O dia estava cálido. O sol
ardente fez com que eu fosse até a amoreira e degustasse algumas amoras,
levantei um pouco a vista e fiquei tentado a subir no pé de siriguela, um fruto
avermelhado e sumarento, semelhante ao taperebá ou cajá, porém, muito
adocicado.
Estando ali, sentado num
galho dessa imponente árvore, me deliciando com a suave brisa, que, de quando
em vez me refrescava!
Foi quando uma rajada
quente de vento balouçou os galhos, que quase me desequilibra, momento em que
tive uma visão que jamais me esquecerei.
Vi, com esses olhos que a
terra haverá de comer, pedalando em sua bicicleta, passeando em minha calçada,
aquela menina, que nutria sentimentos por mim.
Ela parou em seu trajeto,
olhou para cima, deu um sorriso desconfiado, um tanto inibido e quase brejeiro,
então, montou em sua bicicleta e voltou para sua casa!
Aquele sorriso,
desprendido por aqueles belos lábios, úmidos e entreabertos, que nada
pronunciaram, até hoje, falam aos meus sentimentos!
Bons tempos, aqueles!
Foi ali, naquela árvore,
que o deus alado do amor, com os seus olhos vendados e, munido de arco, flecha
e aljava, me atinge certeiramente, com a sete flamejante do sentimento ardente
da paixão!
Foi o bastante, para que
caísse a ficha do amor!
Desci rapidamente da
árvore, olhei para um lado e para o outro, fiquei desconfiado, com uma ânsia
insaciável de abocar qualquer coisa, comi várias siriguelas e um punhado de
amoras que, algumas caíram de minha boca, manchando minha camisa branca.
Meus olhos corriam em
direção a casa daquela menina, quase saindo da órbita ocular!

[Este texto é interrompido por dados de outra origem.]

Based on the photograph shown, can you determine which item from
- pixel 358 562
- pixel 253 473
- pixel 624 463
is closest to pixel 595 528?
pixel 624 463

Algo estranho
estava acontecendo comigo, e eu não sabia me conter!
Um canto de alegria e
regozijo desprende dos meus lábios, como se nascesse, naquele instante, a
cantata e, ressuscitasse a antífona, em louvor ao sentimento maior!
Em seguida, com as rédeas
do pensamento, soltas, como que bailando, ao som mental da melodia dos
apaixonados, criei a figura majestosa de minha musa, como uma deusa, com as
feições daquela menina, que me inspirava e fazia sonhar acordado!
Surge um problema, que
pouco a pouco ia minando minha confiança e, gradualmente eu via minha
autoestima se arquejando e, sem que eu pudesse deter, foi lentamente me
abatendo.
Contudo, cada vez que eu
via aquele sorriso, ele redobrava meus sentimentos, que não permitia que eu
esmorecesse e nem expirasse aquela afeição!
Uma coisa era certa, eu
poderia ter todas as virtudes, mas, decisivamente me faltava a que eu mais
necessitava, ser um bom galanteador!
Fiz de tudo para revelar
àquela menina os meus sentimentos, contudo, a língua me ficava pesada, a ponto
de não saber dizer... Amo-te!
O tempo foi passando e,
cada vez a situação ficava mais incômoda para mim. Foi quando, certo dia eu
decidi que, daquela noite não passaria! Era tudo ou nada, satisfação ou
desilusão!
Como todas as noites,
brincávamos na rua de nossa casa, imaginei que na brincadeira, eu teria
oportunidade de conversar com aquela menina!
Não pedi ajuda para
ninguém, sequer falei para Salta Caminho sobre a minha situação, uma vez que
não sabia se meu amiguinho me auxiliaria ou caçoaria de mim!
Para quebrar o gelo,
comprei um saco de pipocas, para assim começar a conversa, no momento oportuno,
com a pretendida...
Naquele dia, parecia que
as horas estavam emperradas, o dia caminhava preguiçoso e morosamente, a ponto
de querer empurrar o sol e tentar puxar a lua, para a noite chegar mais
rápida, tamanha era a minha expectativa!
Até que, finalmente, chega a
tão esperada noite!
Na janta, não consegui
tomar sequer uma vitamina! Minha mãe ralhou comigo, em tom de admoestação,
procurando entender o que se passava!
Senti um grande aperto no
meu coração, levantei-me apressadamente, corri para a calçada, e fiquei
pacientemente olhando em direção da casa daquela menina, esperando pela visagem do amor!
Chegaram alguns amigos e
falaram comigo. Salta Caminho percebeu que meus olhos estavam hipnotizados em
direção ao infinito, como que imaginando receber o sim, de quem tanto eu amava!
Naquela noite, a
brincadeira era para não deixar a bola de vôlei cair. Quem deixasse cair,
sairia da roda!
Não sei se
propositadamente, aquela menina deixou a bola cair. Eu vi nesse fato, a
oportunidade de que eu tanto aguardava.
Providenciei, de forma
intencional, meu erro, para assim, sair da roda, então corri e peguei o saco de
pipocas, que eu houvera deixado dentro de um carro velho e antigo, que
chamávamos de pacar. Sentei-me ao
lado daquela menina, no meio-fio e, comecei, então, a colocar em prática o meu
plano!
Com extrema ansiedade abri
o saco de pipocas, peguei uma pipoca e levei em direção aos lábios daquela menina!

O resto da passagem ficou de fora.